OpenHands NVIDIA Module

The OpenHands NVIDIA module is a high‑performance, asynchronous system for running and evaluating software‑engineering agents at scale. It uses a small registry of pluggable handlers and a three‑stage async pipeline.

What it provides

Registry: Register agent types (init/run/eval) behind a simple interface for different applications
Agent Handlers: Small classes that implement how a given agent works on specific task
Async Server: A fast, three‑stage pipeline (init → run → eval) with worker pools

How it works

The ProRLAgent Server provides high-performance asynchronous processing of agent jobs through a sophisticated three-stage pipeline architecture.

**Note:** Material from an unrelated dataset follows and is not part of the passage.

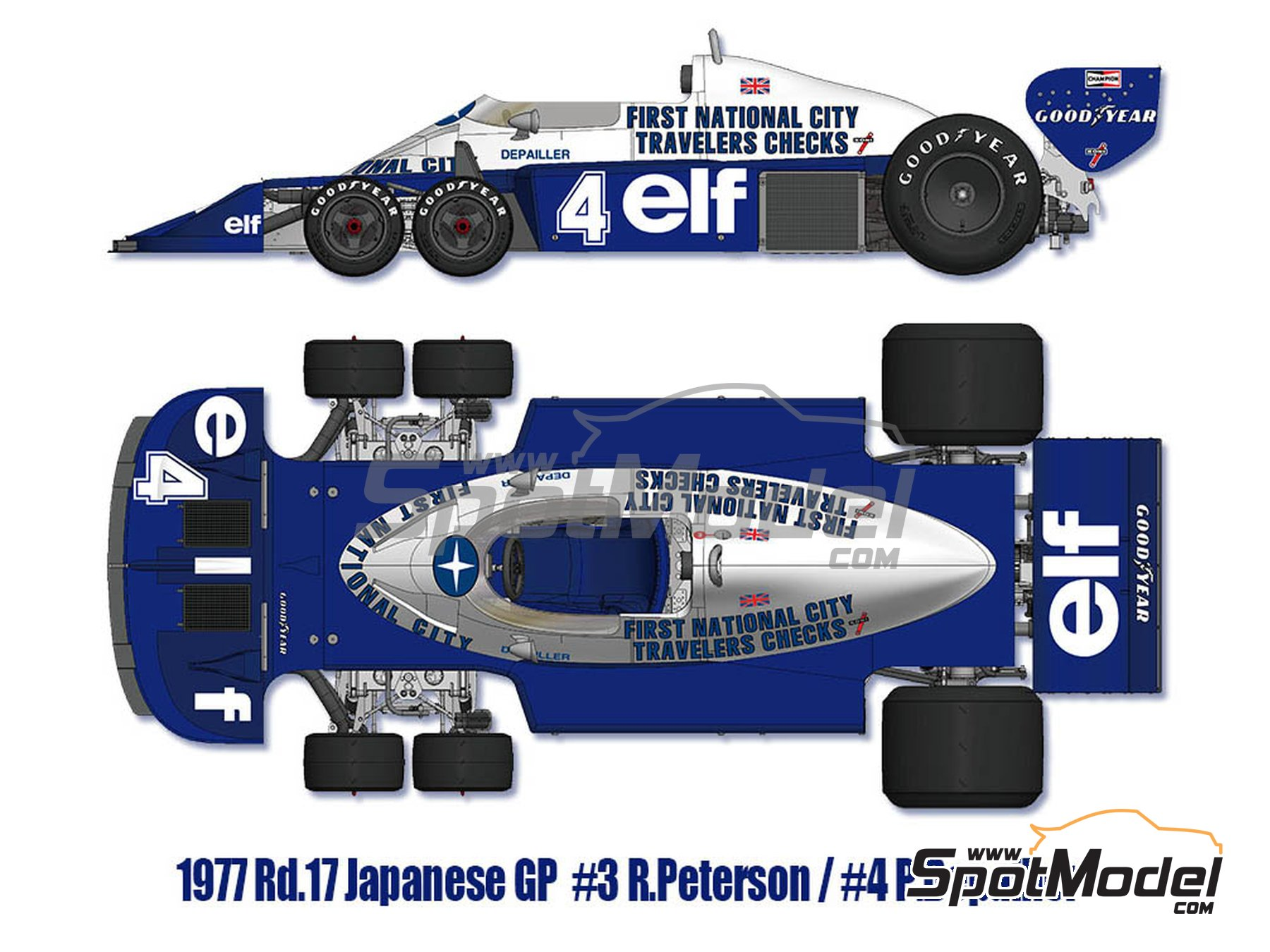 Image 1: Tyrrell Ford P34 ELF - Austrian Formula 1 Grand Prix, Dutch Formula 1 Grand Prix, Italian Formula 1 Grand Prix, Japanese Formula 1 Grand Prix 1977 | Model car kit in 1/12 scale manufactured by Model Factory Hiro (ref. MFH-K599, also K-599)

Each job flows through distinct stages with dedicated worker pools, ensuring optimal resource utilization and fault isolation.

Server Architecture

The server implements a producer-consumer pattern with three specialized stages:

Initialization Stage: Creates runtime environments, metadata, and configurations
Run Stage: Executes the agent logic within the prepared runtime
Evaluation Stage: Analyzes and scores the agent's output

Each stage maintains its own:

Queue: Thread-safe job queue for that stage
Worker Pool: Configurable number of async workers
Active Job Tracking: Set of currently processing job IDs
Error Handling: Stage-specific exception handlers

Server Configuration

server = OpenHandsServer(
    llm_server_addresses=['http://server1:8000/v1', 'http://server2:8000/v1'],
    max_init_workers=6,     # Workers for initialization stage
    max_run_workers=5,      # Workers for execution stage
    max_eval_workers=5,     # Workers for evaluation stage (defaults to max_run_workers)
    allow_skip_eval=True    # Skip evaluation if no result is generated (such as empty git-patch for swebench)
)

Detailed Pipeline Flow

Job Submission and Setup:

def process(self, instance, sampling_params, job_id=None):
    # 1. Create JobDetails container
    job_details = JobDetails()
    job_details.job_id = job_id or self.get_unique_id(instance)
    job_details.instance = instance
    job_details.max_iterations = sampling_params.pop('max_iterations', 2)
    job_details.llm_config = self.create_llm_config(sampling_params)
    job_details.start_time = time.time()
    job_details.event = threading.Event()  # For synchronization

    # 2. Store job details and add to init queue
    self._job_details[job_id] = job_details
    self.init_queue.put(job_id)

    # 3. Wait for completion
    job_details.event.wait()

Stage 1: Initialization Worker (_init_worker)

The initialization stage prepares the execution environment:

async def _init_worker(self, wid):
    job_id = await asyncio.to_thread(self.init_queue.get)
    job_details = self._job_details[job_id]

    # Determine agent type from instance
    dataset_type = getattr(job_details.instance, 'data_source', 'swebench')
    _init_func = get_registered_functions('init', dataset_type)

    # Call registered init function
    runtime, metadata, config = await _init_func(
        job_details.instance,      # Input: Problem instance data
        job_details.llm_config,    # Input: LLM configuration
        sid=job_id,                # Input: Session ID for tracking
        max_iterations=job_details.max_iterations  # Input: Iteration limit
    )

    # Store results in job_details
    job_details.runtime = runtime    # Runtime environment (Docker, etc.)
    job_details.metadata = metadata  # Evaluation metadata
    job_details.config = config      # OpenHands configuration

    # Move to next stage
    self.run_queue.put(job_id)

What the init function receives and produces:

Inputs:
- instance (pd.Series): Task instance data (format depends on agent type)
- llm_config (LLMConfig): LLM server configuration and parameters
- sid (str): Session ID for logging and tracking
- max_iterations (int): Maximum number of agent iterations allowed
Outputs:
- runtime (Runtime): Execution environment for the agent
- metadata (EvalMetadata): Agent-specific evaluation configuration
- config (OpenHandsConfig): Agent configuration including LLM settings

Stage 2: Run Worker (_run_worker)

The run stage executes the agent within the prepared environment:

async def _run_worker(self, wid):
    job_id = await asyncio.to_thread(self.run_queue.get)
    job_details = self._job_details[job_id]
    job_details.start_run_time = time.time()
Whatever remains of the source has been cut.